* **Поставленная задача**: Прочитайте, пожалуйста, отрывок о стихах Левина и ответьте: к чему, согласно ему, ведет перемена или искажение имени?

* **Текст для чтения**:
☆ ☆ ☆ ☆ ☆ ☆ ☆
В классической поэзии аффиксальная часть фамилии тоже употреблялась автономно, но не как гипероним, а как знак умолчания, например, у Пушкина в «Дневнике Онегина»:
Боитесь вы графини -овой? —
Сказала им Элиза К. —
Да, — возразил NN суровый, —
Боимся мы графини -овой,
Как вы боитесь паука.
Последние два текста Левина связаны с проблемой именования как онтологическим условием: перемена или искажение имени ведет к изменению сущности.
Метонимические обозначения персонажей изображены Левиным как знаки игнорирования его личности:
ШЕСТВИЕ, ИЛИ ПЕРЕЧИСЛЕНИЕ МАЛЬЧИКОВ, Много мальчиков сегодня
ИДУЩИХ НА УРОК НАЧАЛЬНОЙ ВОЕННОЙ ПОДГОТОВКИ, В ПОРЯДКЕ ВОЗРАСТАНИЯ И ПРОХОЖДЕНИЯ
в школу весело шагают <...>
Вот шагает мальчик с папкой <...>
А за с папкой — мальчик с кубком <...>
А за с кубком — мальчик в шапке, <...>
А за в шапке — мальчик с ручкой <...>
А за с ручкой — мальчик с ранцем <...>
А за с ранцем — мальчик с рыбкой <...>
А за с рыбкой — мальчик с птичкой <...>
И последним, за без птички,
в школу весело шагает
их товарищ подполковник,
тоже чем-то молодец.
Он учитель подготовки,
раньше был такой же школьник,
а потом от подготовки
стал советский офицер.
[Левин 1995: 126–127]
Метонимическое называние людей по внешнему признаку связано с сюжетом, отраженным заглавием: в ситуации военной подготовки из наблюдаемого зрелища вычленяются четко фиксированные, одинаково организованные детали10.
☆ ☆ ☆ ☆ ☆ ☆ ☆
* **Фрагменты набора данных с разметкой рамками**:

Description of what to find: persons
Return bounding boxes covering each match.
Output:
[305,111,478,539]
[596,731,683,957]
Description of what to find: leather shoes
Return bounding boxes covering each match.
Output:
☆ ☆ ☆ ☆ ☆ ☆ ☆
* **Выполненное задание**: К изменению сущности.